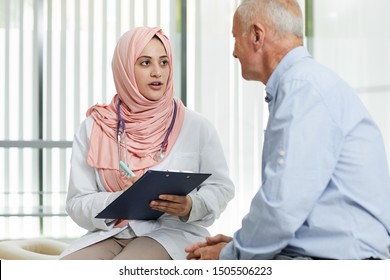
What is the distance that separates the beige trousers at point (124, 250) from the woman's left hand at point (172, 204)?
0.39 ft

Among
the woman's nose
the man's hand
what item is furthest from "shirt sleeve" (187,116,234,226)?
the man's hand

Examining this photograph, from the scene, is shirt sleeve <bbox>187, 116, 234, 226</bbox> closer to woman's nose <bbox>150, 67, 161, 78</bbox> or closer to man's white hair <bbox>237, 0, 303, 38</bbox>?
woman's nose <bbox>150, 67, 161, 78</bbox>

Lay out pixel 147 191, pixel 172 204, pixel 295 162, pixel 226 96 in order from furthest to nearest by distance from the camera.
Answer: pixel 226 96
pixel 172 204
pixel 147 191
pixel 295 162

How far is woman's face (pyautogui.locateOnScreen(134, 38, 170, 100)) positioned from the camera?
2518mm

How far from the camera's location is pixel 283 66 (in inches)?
72.7

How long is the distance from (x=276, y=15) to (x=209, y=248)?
2.12 feet

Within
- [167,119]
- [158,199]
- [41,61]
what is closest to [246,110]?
[41,61]

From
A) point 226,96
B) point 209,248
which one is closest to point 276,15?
point 209,248

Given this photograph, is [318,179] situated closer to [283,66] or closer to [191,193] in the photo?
[283,66]

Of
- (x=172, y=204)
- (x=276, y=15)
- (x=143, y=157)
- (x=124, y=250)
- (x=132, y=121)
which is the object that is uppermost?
(x=276, y=15)

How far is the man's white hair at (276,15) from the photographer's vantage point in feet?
6.10

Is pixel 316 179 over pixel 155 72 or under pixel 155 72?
under

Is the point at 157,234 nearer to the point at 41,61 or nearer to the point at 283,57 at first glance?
the point at 283,57

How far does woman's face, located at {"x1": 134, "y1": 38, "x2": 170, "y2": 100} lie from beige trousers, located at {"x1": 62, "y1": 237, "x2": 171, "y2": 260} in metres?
0.52
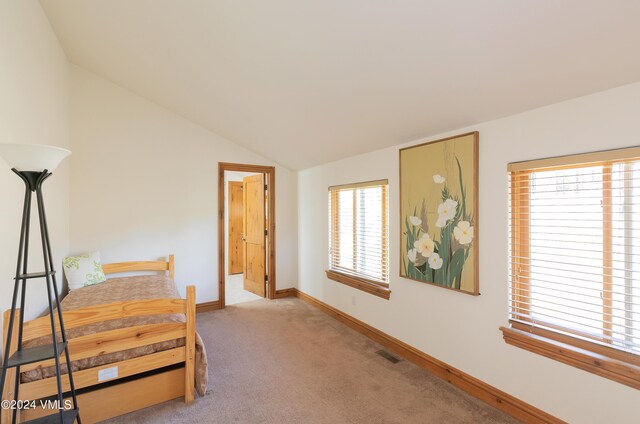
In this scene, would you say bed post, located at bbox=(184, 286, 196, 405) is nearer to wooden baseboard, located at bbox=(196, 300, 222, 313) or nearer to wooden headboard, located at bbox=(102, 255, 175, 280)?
wooden headboard, located at bbox=(102, 255, 175, 280)

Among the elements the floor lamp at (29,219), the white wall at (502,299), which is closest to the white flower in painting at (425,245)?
the white wall at (502,299)

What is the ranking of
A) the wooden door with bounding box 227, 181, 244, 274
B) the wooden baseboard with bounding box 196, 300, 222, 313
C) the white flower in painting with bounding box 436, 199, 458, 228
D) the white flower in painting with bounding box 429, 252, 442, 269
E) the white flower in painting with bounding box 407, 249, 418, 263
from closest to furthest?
the white flower in painting with bounding box 436, 199, 458, 228 < the white flower in painting with bounding box 429, 252, 442, 269 < the white flower in painting with bounding box 407, 249, 418, 263 < the wooden baseboard with bounding box 196, 300, 222, 313 < the wooden door with bounding box 227, 181, 244, 274

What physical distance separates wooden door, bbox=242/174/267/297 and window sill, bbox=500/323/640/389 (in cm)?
362

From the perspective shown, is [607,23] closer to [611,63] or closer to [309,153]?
[611,63]

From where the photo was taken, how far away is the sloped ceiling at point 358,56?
1.47m

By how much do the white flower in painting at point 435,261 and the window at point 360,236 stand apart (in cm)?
65

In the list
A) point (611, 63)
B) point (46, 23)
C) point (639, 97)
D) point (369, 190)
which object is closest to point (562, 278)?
point (639, 97)

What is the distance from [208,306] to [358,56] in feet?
12.5

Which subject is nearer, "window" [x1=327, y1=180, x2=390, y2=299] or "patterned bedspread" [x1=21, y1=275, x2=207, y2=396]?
"patterned bedspread" [x1=21, y1=275, x2=207, y2=396]

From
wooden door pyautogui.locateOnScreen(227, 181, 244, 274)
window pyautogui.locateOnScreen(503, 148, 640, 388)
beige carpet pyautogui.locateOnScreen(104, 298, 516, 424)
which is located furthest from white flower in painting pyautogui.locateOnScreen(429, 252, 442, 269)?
wooden door pyautogui.locateOnScreen(227, 181, 244, 274)

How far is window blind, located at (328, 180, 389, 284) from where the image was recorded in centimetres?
334

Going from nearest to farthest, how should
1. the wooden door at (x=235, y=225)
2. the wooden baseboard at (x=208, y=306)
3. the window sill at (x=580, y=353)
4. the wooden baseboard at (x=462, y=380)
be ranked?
the window sill at (x=580, y=353) < the wooden baseboard at (x=462, y=380) < the wooden baseboard at (x=208, y=306) < the wooden door at (x=235, y=225)

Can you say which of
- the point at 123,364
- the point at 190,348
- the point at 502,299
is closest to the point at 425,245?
the point at 502,299

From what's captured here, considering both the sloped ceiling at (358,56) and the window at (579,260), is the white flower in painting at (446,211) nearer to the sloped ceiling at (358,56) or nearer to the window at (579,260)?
the window at (579,260)
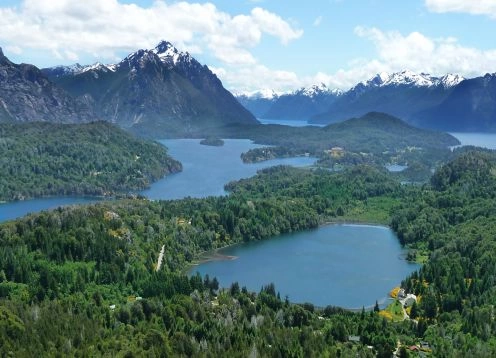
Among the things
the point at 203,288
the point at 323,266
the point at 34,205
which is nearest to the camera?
the point at 203,288

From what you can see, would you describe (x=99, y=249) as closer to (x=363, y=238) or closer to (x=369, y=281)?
(x=369, y=281)

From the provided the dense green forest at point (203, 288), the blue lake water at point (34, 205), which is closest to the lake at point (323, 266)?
the dense green forest at point (203, 288)

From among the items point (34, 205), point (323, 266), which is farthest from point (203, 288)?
point (34, 205)

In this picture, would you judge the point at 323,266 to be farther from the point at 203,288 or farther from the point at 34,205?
the point at 34,205

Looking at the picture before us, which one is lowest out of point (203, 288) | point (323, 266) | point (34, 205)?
point (34, 205)

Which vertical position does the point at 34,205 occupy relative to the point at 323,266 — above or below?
below

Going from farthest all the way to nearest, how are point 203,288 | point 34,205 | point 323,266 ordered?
1. point 34,205
2. point 323,266
3. point 203,288

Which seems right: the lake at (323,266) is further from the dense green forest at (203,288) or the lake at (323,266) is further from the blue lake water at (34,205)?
the blue lake water at (34,205)

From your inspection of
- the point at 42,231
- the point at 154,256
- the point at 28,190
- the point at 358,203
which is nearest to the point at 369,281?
the point at 154,256
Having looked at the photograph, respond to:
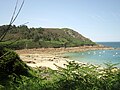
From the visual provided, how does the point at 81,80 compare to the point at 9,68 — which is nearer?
the point at 81,80

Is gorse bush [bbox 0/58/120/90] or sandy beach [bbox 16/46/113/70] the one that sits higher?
gorse bush [bbox 0/58/120/90]

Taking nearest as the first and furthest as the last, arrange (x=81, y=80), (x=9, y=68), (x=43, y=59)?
(x=81, y=80) → (x=9, y=68) → (x=43, y=59)

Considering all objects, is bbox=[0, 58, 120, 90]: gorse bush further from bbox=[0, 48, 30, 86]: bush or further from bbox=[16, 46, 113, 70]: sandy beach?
bbox=[16, 46, 113, 70]: sandy beach

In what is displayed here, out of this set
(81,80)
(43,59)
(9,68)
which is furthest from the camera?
(43,59)

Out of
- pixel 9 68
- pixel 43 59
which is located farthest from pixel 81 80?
pixel 43 59

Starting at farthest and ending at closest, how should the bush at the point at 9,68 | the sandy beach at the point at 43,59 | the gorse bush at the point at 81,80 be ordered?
the sandy beach at the point at 43,59 < the bush at the point at 9,68 < the gorse bush at the point at 81,80

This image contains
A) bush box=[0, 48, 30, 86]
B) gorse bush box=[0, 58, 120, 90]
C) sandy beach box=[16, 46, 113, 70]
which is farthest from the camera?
sandy beach box=[16, 46, 113, 70]

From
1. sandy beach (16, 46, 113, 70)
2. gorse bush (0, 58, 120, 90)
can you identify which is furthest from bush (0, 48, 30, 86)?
sandy beach (16, 46, 113, 70)

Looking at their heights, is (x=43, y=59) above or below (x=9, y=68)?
below

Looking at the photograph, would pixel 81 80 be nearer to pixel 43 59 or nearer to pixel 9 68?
pixel 9 68

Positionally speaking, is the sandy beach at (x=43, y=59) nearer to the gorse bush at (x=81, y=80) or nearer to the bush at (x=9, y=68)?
the bush at (x=9, y=68)

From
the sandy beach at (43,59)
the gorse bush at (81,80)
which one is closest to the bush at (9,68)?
the gorse bush at (81,80)

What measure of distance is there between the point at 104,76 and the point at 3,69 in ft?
20.7

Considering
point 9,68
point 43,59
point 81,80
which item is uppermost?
point 81,80
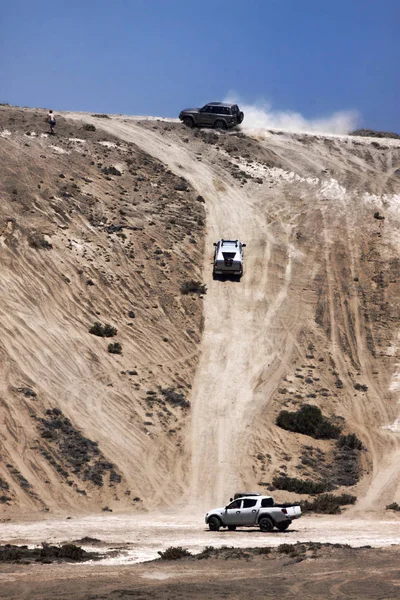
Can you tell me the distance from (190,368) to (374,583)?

Given exercise :: Only the lines from the line containing "Looking at their" through the end of the data are to be reproduced, exactly and with both ends included; pictures are omitted.

The result ::
Looking at their heights, is (x=43, y=59) above or below (x=9, y=68)?
below

Looking at the photograph, would pixel 81 80 be nearer to pixel 43 59 or nearer to pixel 9 68?
pixel 9 68

Positionally speaking, is the sandy beach at (x=43, y=59) nearer to the gorse bush at (x=81, y=80) or nearer to the bush at (x=9, y=68)?
the bush at (x=9, y=68)

From
the sandy beach at (43,59)
the gorse bush at (81,80)
which one is closest to the bush at (9,68)?
the gorse bush at (81,80)

What measure of distance is there between the point at 104,76 and the point at 3,69 in ft?
20.7

Considering
point 9,68
point 43,59
point 81,80
which item is uppermost?
point 81,80
Can you tell me the distance from (190,368) to (374,583)?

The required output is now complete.